[QUOTED TEXT]
==================================================
The Attempt at a Solution



(c)
One cubic metre (1 m3) of atmosphere at sea level contains 3.80 × 10(power of)2 ppm of CO2 and 5.00 × 10(power of)3 ppm of water vapour.
If there is a total of 2.6 × 10(power of)25 molecules in 1 m3 of air, calculate how many molecules of CO2 and water vapour there are in 1 m3 of air. Give your answers to the appropriate number of significant figures.

my workings-CO2 - 380 ppm water vapour - 5000 ppm

7.063% CO2, 92.463% water vapour
Well, it doesn't really work that way. Besides the CO2 and water vapour, there are other molecules as well.

Here is a better way to think about it:
If you have 1 million molecules total, then 380 of them will be CO2. That is what "ppm" means: parts per million.
==================================================
[TASKS TO PERFORM]
1. In the parts-per-million thread, what does the reply say "ppm" means?
2. Extend the parts-per-million thread past its final sentence.

[Spatial question listing]
==================================================
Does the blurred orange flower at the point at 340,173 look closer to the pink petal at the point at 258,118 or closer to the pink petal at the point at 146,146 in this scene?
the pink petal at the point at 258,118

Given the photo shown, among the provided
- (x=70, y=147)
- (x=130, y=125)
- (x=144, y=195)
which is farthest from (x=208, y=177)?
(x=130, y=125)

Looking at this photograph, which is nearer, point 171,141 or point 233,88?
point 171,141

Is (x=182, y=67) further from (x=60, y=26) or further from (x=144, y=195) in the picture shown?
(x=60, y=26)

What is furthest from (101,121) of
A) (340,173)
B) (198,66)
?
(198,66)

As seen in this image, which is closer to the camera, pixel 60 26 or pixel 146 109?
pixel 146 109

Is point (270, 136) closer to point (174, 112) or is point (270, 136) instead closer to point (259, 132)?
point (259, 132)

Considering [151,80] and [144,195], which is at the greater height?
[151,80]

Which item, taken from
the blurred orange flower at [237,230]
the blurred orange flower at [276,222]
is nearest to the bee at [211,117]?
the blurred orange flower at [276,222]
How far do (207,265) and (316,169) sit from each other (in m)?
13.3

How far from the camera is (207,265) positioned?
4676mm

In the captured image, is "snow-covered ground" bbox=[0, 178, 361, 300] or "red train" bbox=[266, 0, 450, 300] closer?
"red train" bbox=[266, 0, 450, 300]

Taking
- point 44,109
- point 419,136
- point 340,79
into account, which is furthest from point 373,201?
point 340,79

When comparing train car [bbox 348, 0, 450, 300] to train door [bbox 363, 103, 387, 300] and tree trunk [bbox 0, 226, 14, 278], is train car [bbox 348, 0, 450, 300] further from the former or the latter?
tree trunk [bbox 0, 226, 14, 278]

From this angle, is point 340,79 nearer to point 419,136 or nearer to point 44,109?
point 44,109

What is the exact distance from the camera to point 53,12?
==================================================
[ANSWERS]
1. Parts per million.

2.
So if 380 out of 1 million molecules are CO2, what percentage would that be?
 
  • #3


hey 0.038% and 0.500%? if this is right how does this help me with the next part of the question?

cheers emz
 
  • #4


Or would the answer simply be 2.80x10(p-o)2 ppm + 5.00x10(p-o)3 ppm = 5380 ppm

Appropriate number of significant figures - 5400 ppm of carbon dioxide and water vapour? or 5380 ppm of carbon dioxide and water vapour?

Could it be that simple I was just way way way over complicating things?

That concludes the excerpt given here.